**TEXT SEGMENT:**
§ §

While 3-gallon containers are the most popular size for purchasing plants to use in your home landscaping, what you see and think you’re buying may not necessarily be what you get these days. Several years ago, Agent Paul Thompson brought in to “Making It Grow” what appeared to be a very full and healthy woody plant in a 3-gallon container. When he removed the container and started checking for circling roots and excess soil over the root flare, he showed us that the nursery had put five rooted cuttings into one pot to create the illusion of a single plant that was ready to be installed in someone’s landscape. The recommended planting space for each plant was 5 feet on center. If the shrubs had been planted as they came, they would have grown some but eventually started dying back, never becoming the desired specimen plants.
Nursery production is not a high-end business; the competition between traditional nurseries that often root their own cuttings and appropriately move them into larger pots as the plants grow is contrasted with others compelled to contract with big box stores whose buyers negotiate for the lowest possible price. The result is a race to get plants of a certain size to the market as soon as possible — the most desirable for homeowners usually being a 3-gallon container.
The best practice for healthy plant production is to start rooted cuttings in small containers and move them into slightly larger ones several times before selling them. The big box workers need to repot as many plants as possible, which invariably leads to extra soil being placed over the juncture of the woody top of the plant and the root ball, an intersection called the root flare.
Most of us choose 3-gallon containers when we’re doing the planting ourselves. The new plant is big enough to make a statement in the landscape and still be a manageable size to get into the ground. This past spring, Edward and I spent almost all the money we don’t have to repaint our 180-year-old wooden house in Saint Matthews (for older Columbians, it was built by the late Dr. Phillip Fairey’s father) and removed nearly 60 feet of an overgrown 20-foot-high cleyera hedge. When our house was built on 2½ acres, the family placed it right on a corner as the only traffic came from horses and buggies. Now the street is a busy thoroughfare, and I wanted to install evergreen plants with a mature height of 8 feet or so to give us some privacy and reveal a little of our now presentable home.
The planting space is narrow; about 6 feet between the road and sidewalk and a line of large trees. I chose white semi-double sasanqua camellias for the front, which is shady, and podocarpus for the side. To prepare each selection of plants before installing them, I took somewhat drastic steps I will explain.

§ §

**INFORMATION SUPPLIED:**
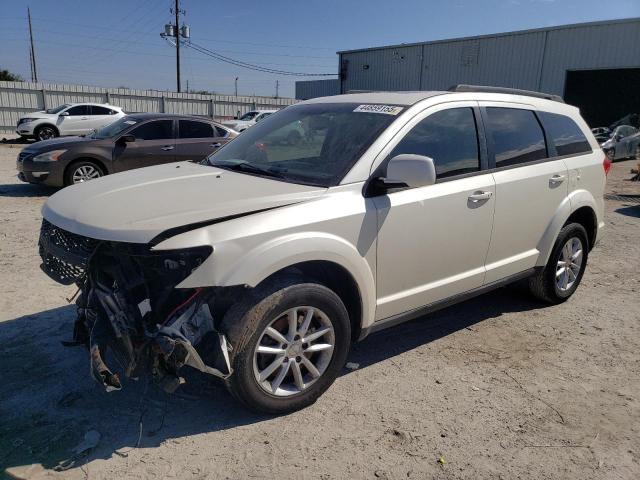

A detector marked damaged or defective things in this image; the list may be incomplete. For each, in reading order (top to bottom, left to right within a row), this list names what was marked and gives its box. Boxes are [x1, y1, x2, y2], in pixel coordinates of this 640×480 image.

damaged front bumper [38, 219, 232, 392]
crumpled front end [38, 218, 232, 394]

§ §

**SET TASKS:**
1 > Reproduce the stretch of the container-plant article from "Nursery production is" through "being a 3-gallon container.".
2 > Render this sentence from the container-plant article in Spanish: "The best practice for healthy plant production is to start rooted cuttings in small containers and move them into slightly larger ones several times before selling them."
The data bears no relation to the container-plant article.

**LIST OF SOLUTIONS:**
1 >
Nursery production is not a high-end business; the competition between traditional nurseries that often root their own cuttings and appropriately move them into larger pots as the plants grow is contrasted with others compelled to contract with big box stores whose buyers negotiate for the lowest possible price. The result is a race to get plants of a certain size to the market as soon as possible — the most desirable for homeowners usually being a 3-gallon container.

2 > La mejor práctica para una producción de plantas sanas consiste en iniciar los esquejes enraizados en recipientes pequeños y trasladarlos varias veces a otros ligeramente más grandes antes de venderlos.